Because the inheritance pattern in males is characterized by the presence of the Y chromosome, which is passed from father to son without significant changes across generations, the Y-chromosome test represents an additional tool to confirm kinship when both parties are male. However, since the Y chromosome is part of the other chromosomes, it does not have a special privilege in cases of DNA degradation, but it is important in paternity tests. Thus, these methods combine to form a cohesive network of biological evidence that courts may rely upon in the most difficult cases.
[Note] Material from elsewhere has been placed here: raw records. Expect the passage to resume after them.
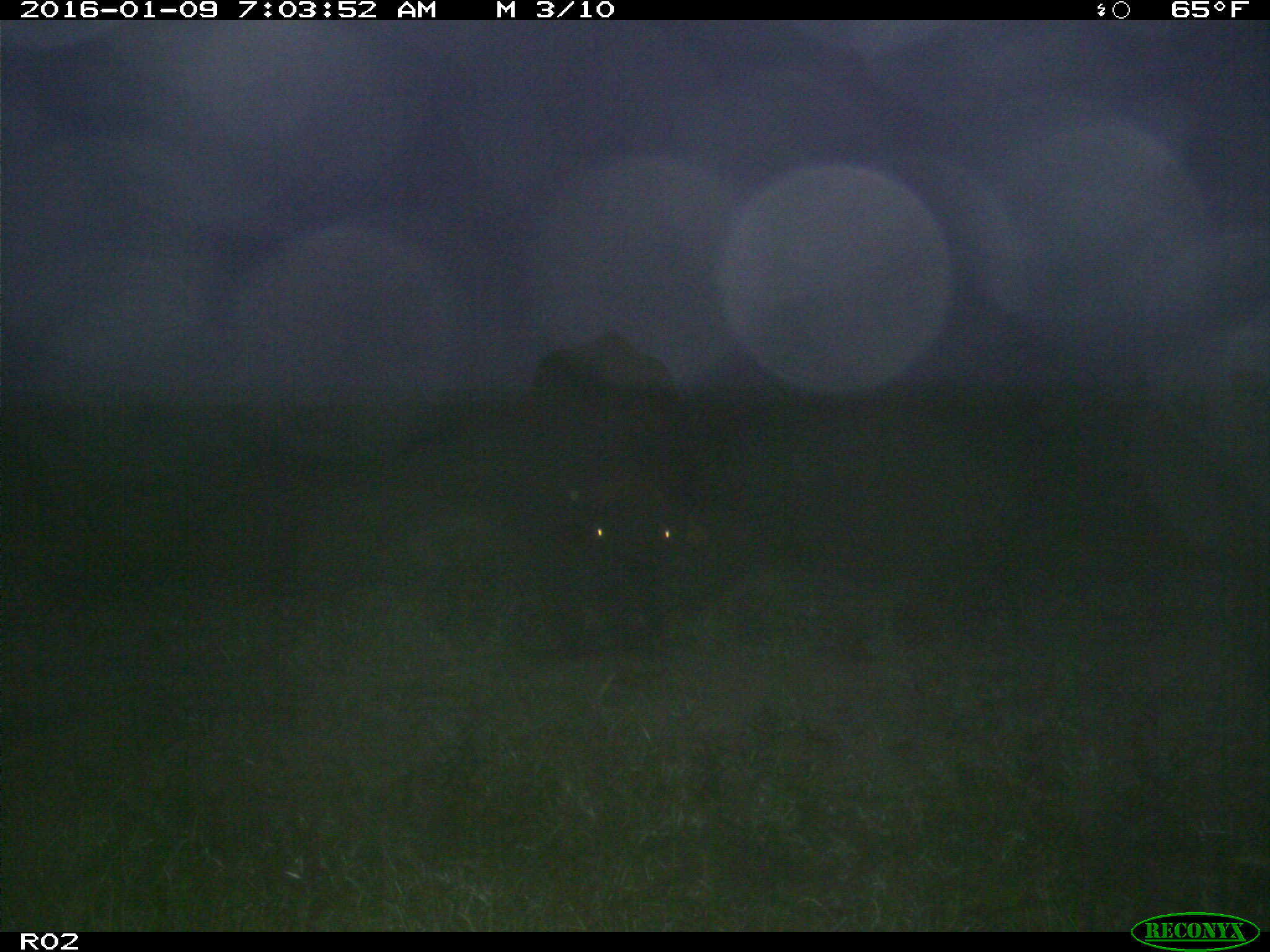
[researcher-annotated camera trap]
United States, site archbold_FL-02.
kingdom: Animalia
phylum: Chordata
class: Mammalia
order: Artiodactyla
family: Bovidae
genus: Bos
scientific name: Bos taurus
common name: domestic cow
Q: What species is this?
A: Bos taurus (domestic cow).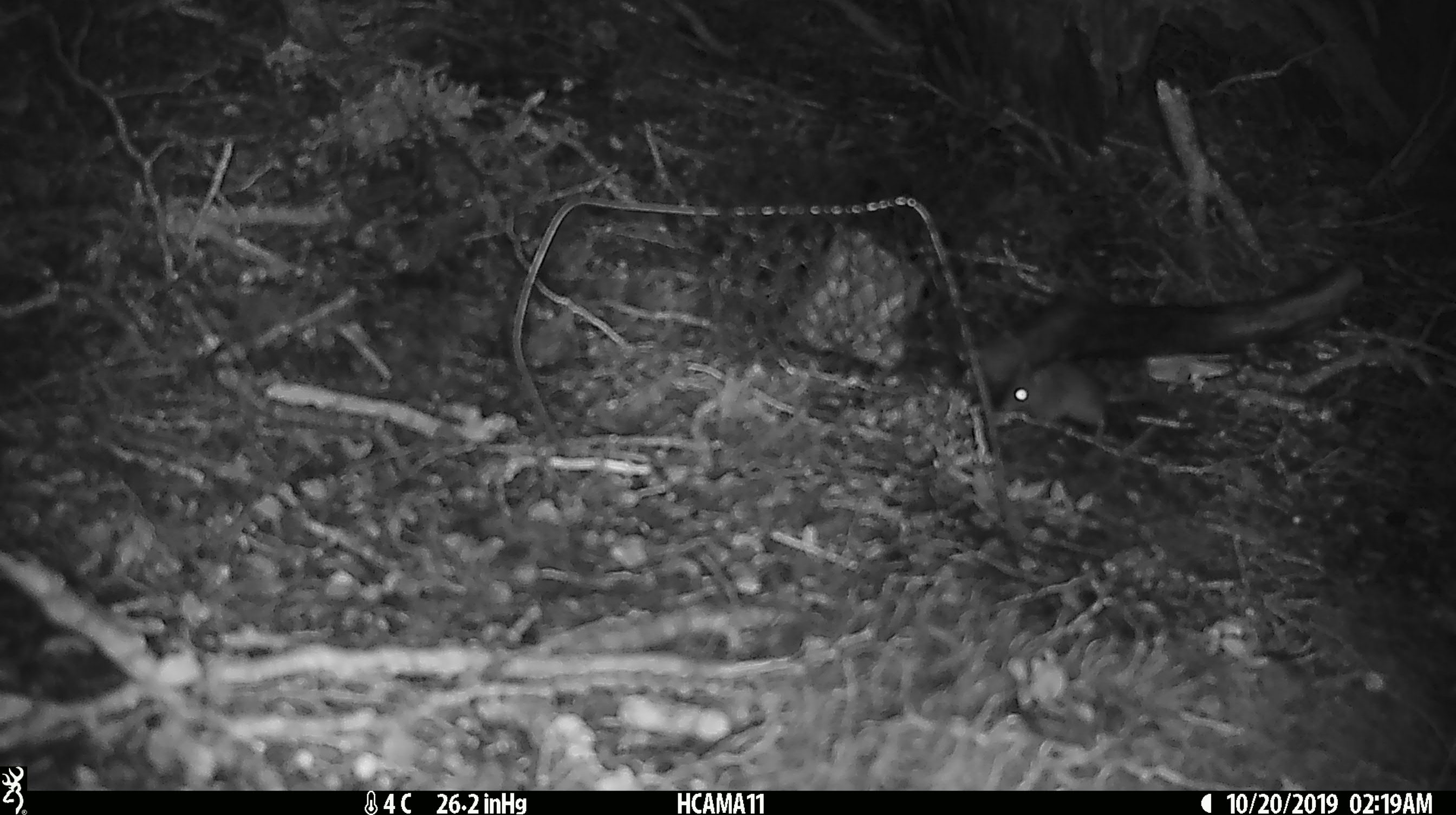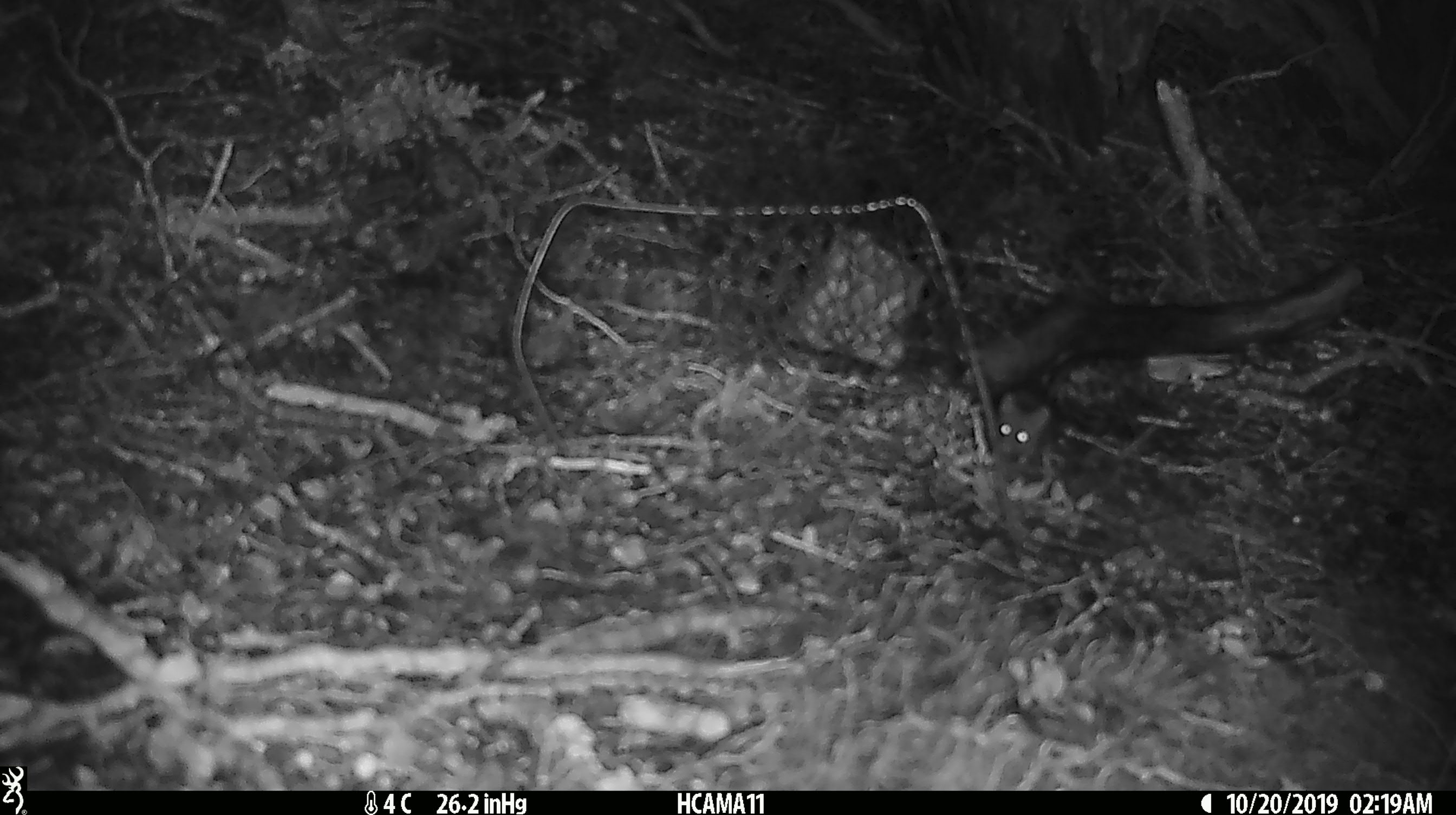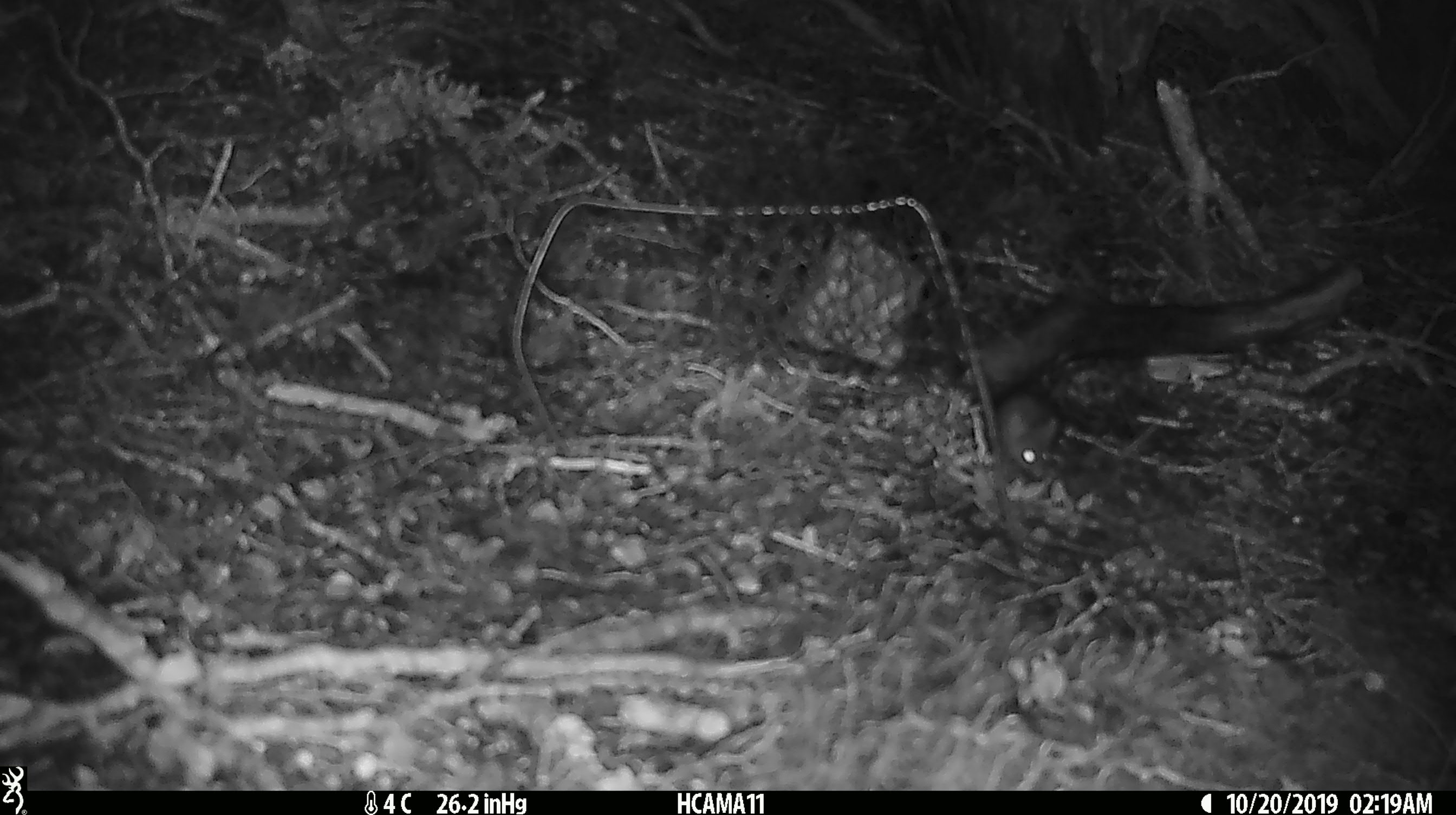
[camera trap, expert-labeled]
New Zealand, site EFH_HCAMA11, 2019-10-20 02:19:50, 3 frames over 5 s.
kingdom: Animalia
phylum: Chordata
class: Mammalia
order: Rodentia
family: Muridae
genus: Mus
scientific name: Mus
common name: mouse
What makes DNA profiling most decisive today is that it does not require a complete body or tissue from a living organism; a small part of a sound bone, a single undamaged tooth, or even a hair follicle preserved within the humidity of clothing is sufficient. When DNA quality deteriorates due to time or environment, modern laboratories combine more than one test at the same time to reach a single reliable result. In many cases, using Autosomal DNA, Mitochondrial DNA, and Y-chromosome tests together is the solution that restores the truth to its place.[3]
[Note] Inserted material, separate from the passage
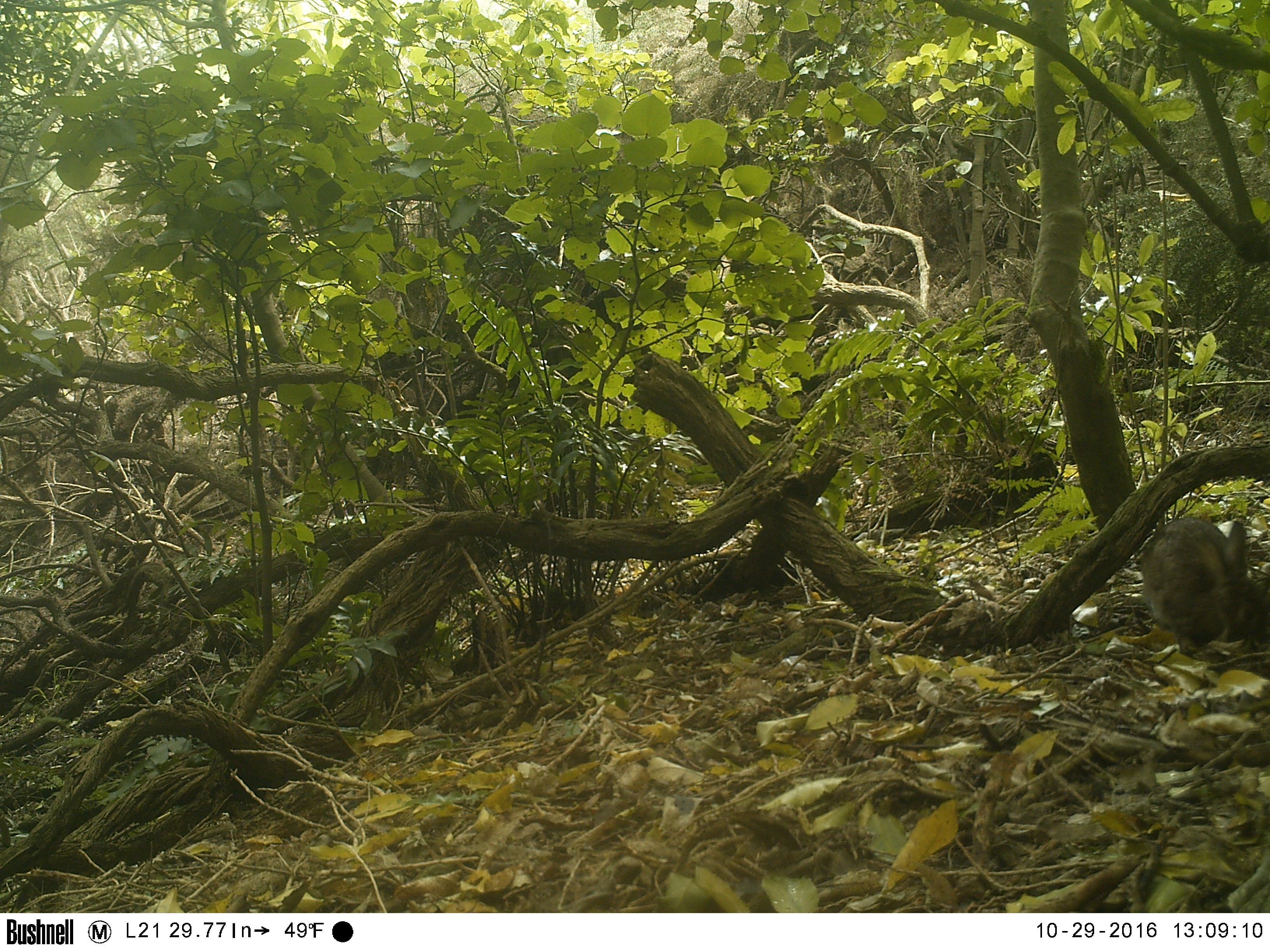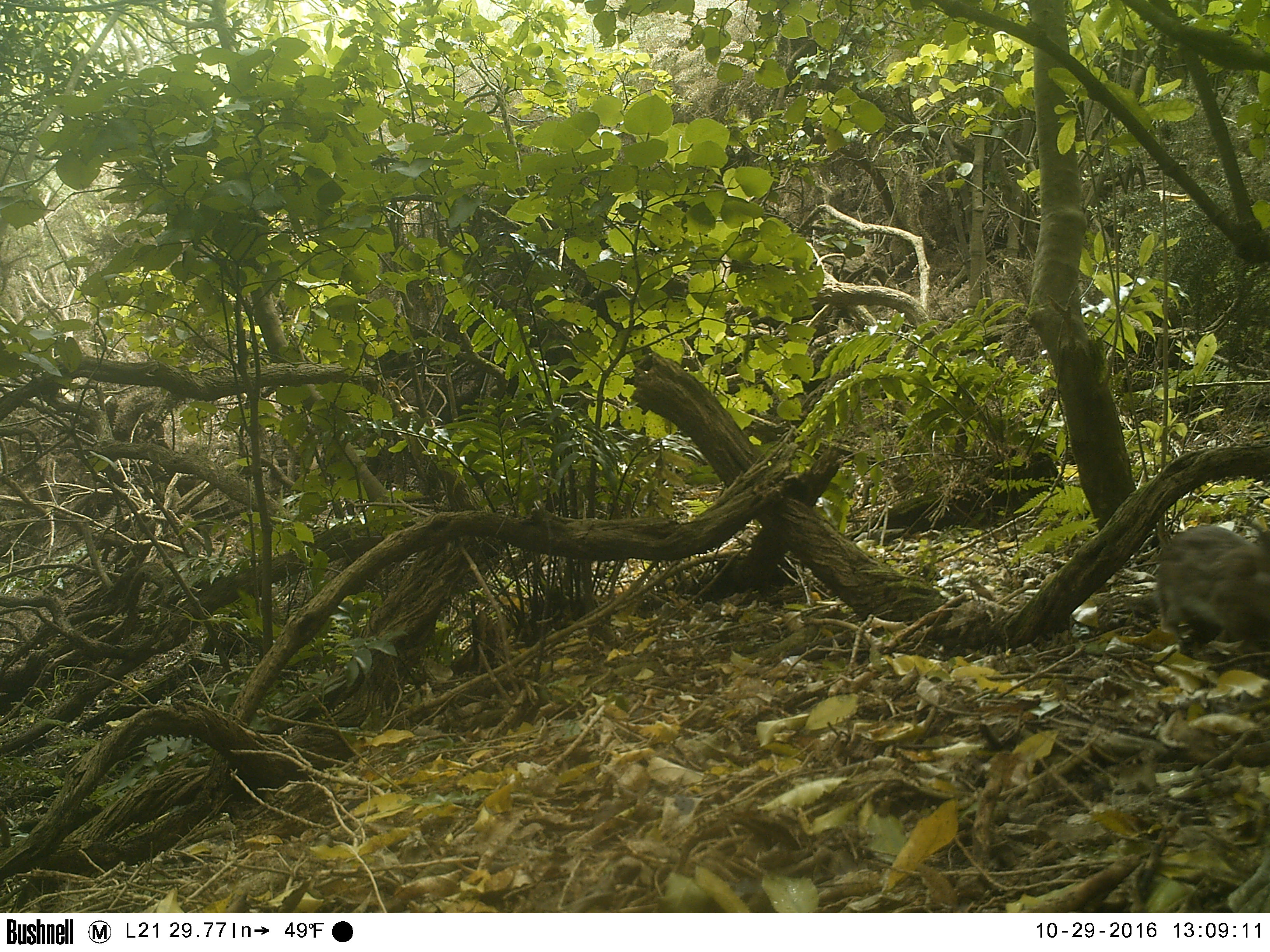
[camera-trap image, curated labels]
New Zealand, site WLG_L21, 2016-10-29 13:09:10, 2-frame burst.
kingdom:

Hence comes the importance of the decision issued by the Federal Court of Cassation in the lawsuit we mentioned at the beginning. It was not merely a correction of an erroneous ruling, but an acknowledgement that justice today cannot be dispensed in isolation from science, and that modern genetic tools have become part of the tools of the judiciary itself. A man may be without legal lineage for all the years of his life, only for a single bone—preserved from the body of a man who died 18 years ago—to reveal the full truth and finally bring him justice.
Thus, we confirm that science and law are no longer separate fields, but have become partners in establishing the truth. In a world where genetic evidence intersects with legal presumptions, the conclusion becomes clear: as long as a analyzable sample exists, DNA is capable of revealing the truth, no matter how much time has passed, and no matter how the narratives change.
References [1] Federal Court of Cassation Decision No. 9105/Personal Status and Personal Materials Body/2025. [2] Dr. Salem Khamis Ali Al-Dhanhani – The Authority of DNA Profiling in Criminal Proof, 1st Edition, National Center for Legal Publications, Cairo, 2014, p. 141. [3] Robert C. Shaler – Crime Scene Forensics: A Scientific Method Approach, CRC Press, USA, 2012, p. 420.